▶ _EXCERPT PROVIDED_

You remember what James Carville said about Pennsylvania? It has Philadelphia in the east, Pittsburgh in the west, and Alabama in the middle. When I heard that remark, I was living in State College, PA. At first I chuckled, and then I stopped. I began to wonder, if he's saying this about State College, PA, what would he say about Patna.
They say that rats desert a sinking ship, but in A Matter of Rats, the actual rodents are happy to remain in Patna. In the book, you wonder if it's people like you that are the real rats, the people who have left and not stuck around to "make a difference"? If Patna is the central Pennsylvania-Alabama (but worse!) of India, it's easy to understand why people leave, but what makes them stay, or even return?
It is home. I think that is what it is. My parents would have felt out of place anywhere else. I had doubts about those of my friends who never left Patna, but I have seen what some of them have accomplished over these years. In limited circumstances, they have built something special. What they have made appears especially startling because it is rooted. I sometimes envy their sense of belonging.
You discuss a Hindi short story in your book, in which the three kilometers the young heroine must walk to college each day is described in three phases, and represents a kind of microcosm of the trials and tribulations of making one's way through Patna. If you were to choose a stretch of road in Patna to describe in that manner, what stretch would you choose and why?
Oh, that passage! I wish I had written it myself! I'd gladly exchange a whole book for three paragraphs of Arun Prakash. Frankly, I think his brief description of the three stages of his protagonist's journey from her home to her college is better than many sociological treatises on cities.
Your question makes me think of the street near my house, Boring Road. I used to catch my school bus there. The house of my history teacher, a man who drank himself to death, is now a bank. Across from that building is a huge structure that also houses a new coaching institute. Next door is the Hindi paper, Prabhat Khabar. Down the road is the house of the great historian Ram Sharan Sharma, and closer than that is the home of another great historian, Surendra Gopal. This was where a great communist leader lived till his death, and a communist poet has a small apartment there. The shabby stalls selling chicken and fish are still there, and a Sudha milk-booth. Right in the middle of the chauraha is the temple, which appears bigger with each passing visit. When I was a schoolboy, it was just a shrine, coming up to my knees. The main change is the explosion of commerce on this street. New stores with their air-conditioned galleries and security guards, jewelry merchants, sweet and gift shops, even a spa. What I'd like to do is write three paragraphs naming each store and take note of how recent they were. My theory is simply that the dates of their establishment would prove a simple fact to us: in place of the old culture, including the prized place of the intelligentsia, what we have now is the sudden influx of black money. Unaccounted-for cash that proves wrong all dire observations about economic downturn. Yes, there might be no electric supply, an absence of wide roads, a general sense of pollution, even violence in the air... but in the secret lives of the people, there is industry and ambition. Too bad that it can't always be distinguished from criminality and greed.

▶ _SOURCE DATA_

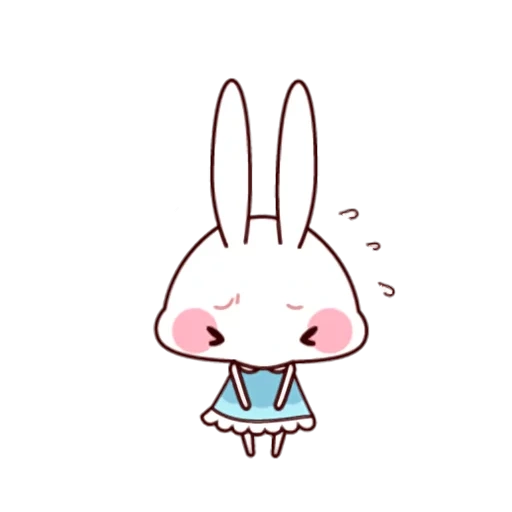 conejo, conejo lindo, conejo kawai, lindo boceto de conejo, sketch conejito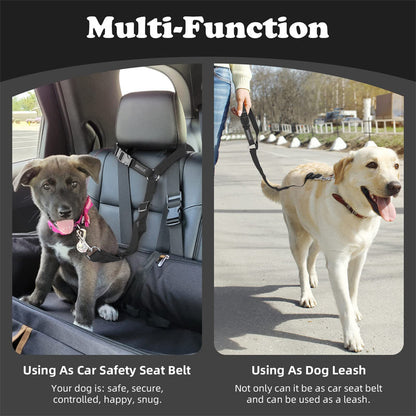 Universal 2-in-1 Headrest Dog Car Seat Belt & Leash (Buy 1 Get 1 FREE)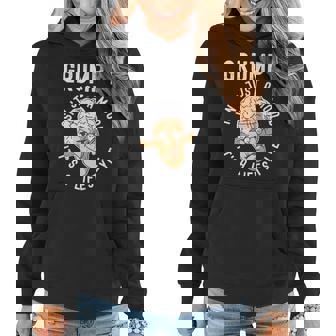 Grumpy Isnt Just A Mood Its A Lifestyle - Funny Retirement Women Hoodie - Thegiftio UK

▶ _PARTS OF THE EXERCISE_
[A] Reproduce the interview on Patna from "They say that" to "sense of belonging.", switching "envy" to "admire".
[B] According to the interview on Patna, what does the house of the history teacher near Boring Road now hold?

▶ _YOUR RESPONSES_
[A]
They say that rats desert a sinking ship, but in A Matter of Rats, the actual rodents are happy to remain in Patna. In the book, you wonder if it's people like you that are the real rats, the people who have left and not stuck around to "make a difference"? If Patna is the central Pennsylvania-Alabama (but worse!) of India, it's easy to understand why people leave, but what makes them stay, or even return?
It is home. I think that is what it is. My parents would have felt out of place anywhere else. I had doubts about those of my friends who never left Patna, but I have seen what some of them have accomplished over these years. In limited circumstances, they have built something special. What they have made appears especially startling because it is rooted. I sometimes admire their sense of belonging.

[B] A bank.